• **Instructions to follow**:
Quote the lines below word for word, leaving out the pictures.

• **Given records**:
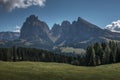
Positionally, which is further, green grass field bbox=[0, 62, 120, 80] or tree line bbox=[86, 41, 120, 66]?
tree line bbox=[86, 41, 120, 66]

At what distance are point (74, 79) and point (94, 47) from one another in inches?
3724

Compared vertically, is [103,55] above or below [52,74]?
above

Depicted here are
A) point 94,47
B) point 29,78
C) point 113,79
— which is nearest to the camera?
point 29,78

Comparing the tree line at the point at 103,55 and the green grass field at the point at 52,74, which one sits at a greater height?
the tree line at the point at 103,55

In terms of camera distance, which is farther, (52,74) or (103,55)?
(103,55)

• **Correct response**:
Positionally, which is further, green grass field bbox=[0, 62, 120, 80] or tree line bbox=[86, 41, 120, 66]?
tree line bbox=[86, 41, 120, 66]

At what distance are point (74, 79) and point (94, 47) from one another in inches?
3724

Compared vertically, is [103,55] above or below [52,74]?
above

Depicted here are
A) point 94,47
B) point 29,78
C) point 113,79
— which is nearest to the camera?
point 29,78

Comparing the tree line at the point at 103,55 and the green grass field at the point at 52,74, which one sits at a greater height?
the tree line at the point at 103,55

In terms of camera distance, which is farther, (52,74) or (103,55)?
(103,55)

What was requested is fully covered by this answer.